Pour compléter, ce billet d'humeur de Judith Bernard, chroniqueuse chez @si, qui en tire une conclusion approchante :
La "France qui souffre", ou la France qui fantasme ?
Parlant de ce que je connais, je peux évoquer la Seine-Saint-Denis où je travaille, département qui n’est pas connu pour être épargné par la violence sociale : voilà bien un endroit où l’on peut être certain que la France "souffre" — ça se voit, ça s’entend, ça se lit dans les chiffres du chômage et de la précarité (et ça n’est pas désespéré : on peut y faire des choses très belles, j’en sais quelque chose). Comment vote-t-elle, la Seine-Saint-Denis ? A 38,7% pour Hollande, à 19,5% pour Sarkozy, à 17% pour Mélenchon… et à 13,5% pour Le Pen. On voit bien que cette histoire de souffrance n’explique rien. Ce mot-là de "souffrance" n’est pas une analyse, ce n’est pas (surtout pas) un "jugement" — c’est un mot vide, un bout de sparadrap posé sur une béance de la pensée.
Comment la dire, alors, cette France-là qui vote FN ? Comment la "juger" ? On peut toujours regarder où elle se trouve massivement : elle a ses bassins traditionnels, dans le Sud de la France (souffre-t-on tellement plus intensément dans le Gard, les Bouches du Rhône et le Vaucluse ? — je ne voudrais pas brasser trop hâtivement les clichés sur les douces retraites qu’on y coule dans des maisons avec piscine où l’on a fermement décidé de ne pas se laisser emmerder par les voisins, mais je ne serais pas contre quelques études sociologiques et démographiques rappelant opportunément la répartition par niveau de revenu et par tranche d’âge, et surtout le degré de mixité sociale ) et dans l’Est… Ah ! L’Est de la France! Ces Vosges où Le Pen a reçu 24,1% de suffrages, où se fait entendre si fort que le problème de la France serait celui des immigrés... Combien d’immigrés, dans les Vosges ? Allons, combien ?
Je ne suis pas démographe, je ne suis pas sociologue, je n’ai que mes intuitions et mes raisonnements de citoyenne pour tenter de penser ce qui nous arrive dans la gueule. Et ce que je sens, là, dans le vote des Vosges, de l’Alsace et de la Lorraine, ce n’est pas un problème de souffrance, c’est un problème de fantasme.
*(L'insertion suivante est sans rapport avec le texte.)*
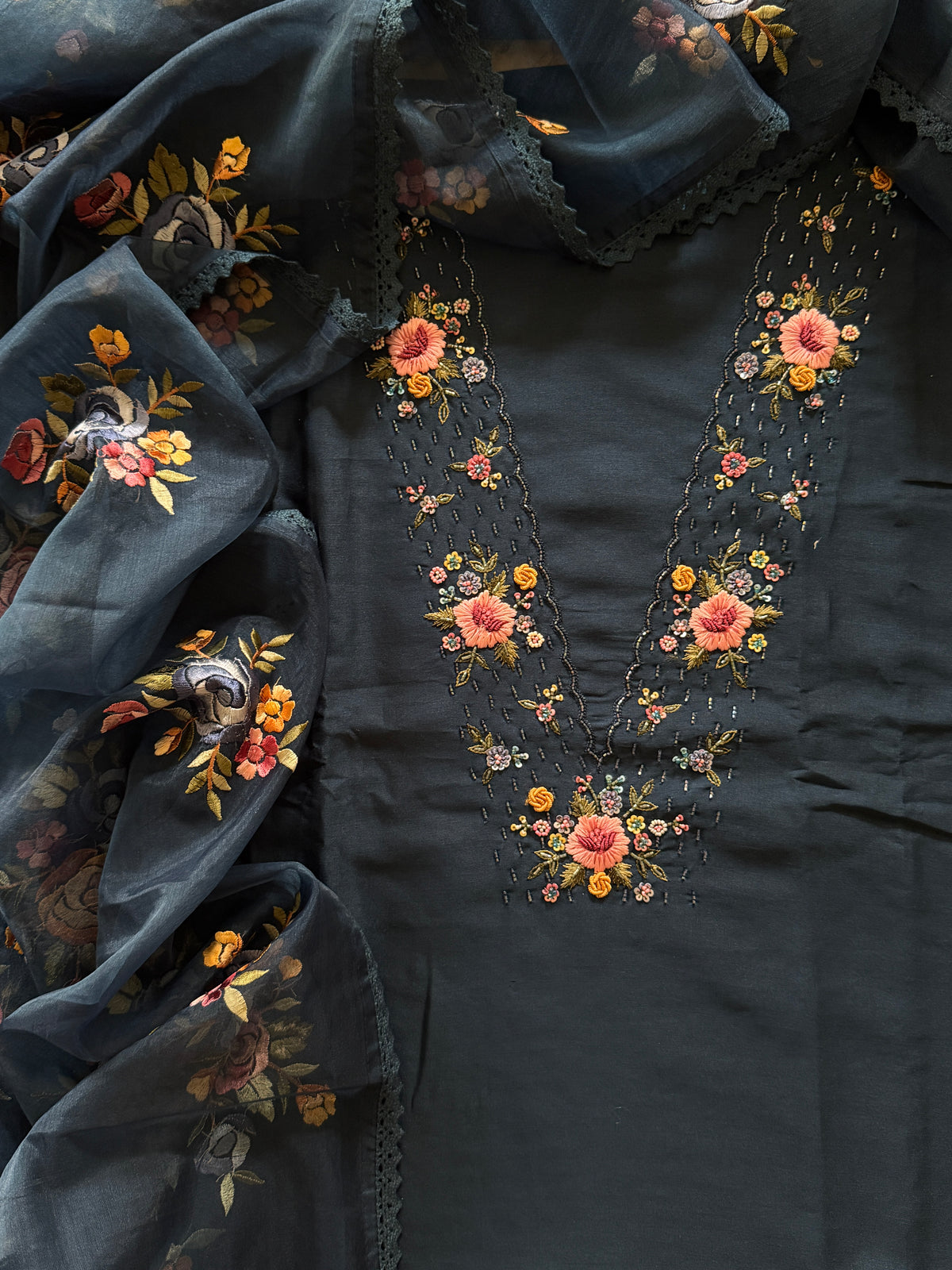 Blue Rose Petal Mul Chanderi-3 Piece Suit Set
C’est le vote de gens qui ne les vivent ni ne les voient, les immigrés, qui ne les "connaissent" que par voie de médias et de parole politique — l’immigré est pour eux un artefact discursif, ils n’ont, pour en "juger", que ce qu’on leur en a dit.
Tandis que là où l’on vit et travaille mélangés avec les immigrés (en Seine Saint-Denis par exemple, mais aussi, autre exemple, à Paris dans le Xème où je vis, dans le XIXème, dans le XXème), là où l’immigré est une réalité — là où c’est mon voisin, mon buraliste, mon camarade ou mon collègue, Le Pen fait des scores parfaitement minables.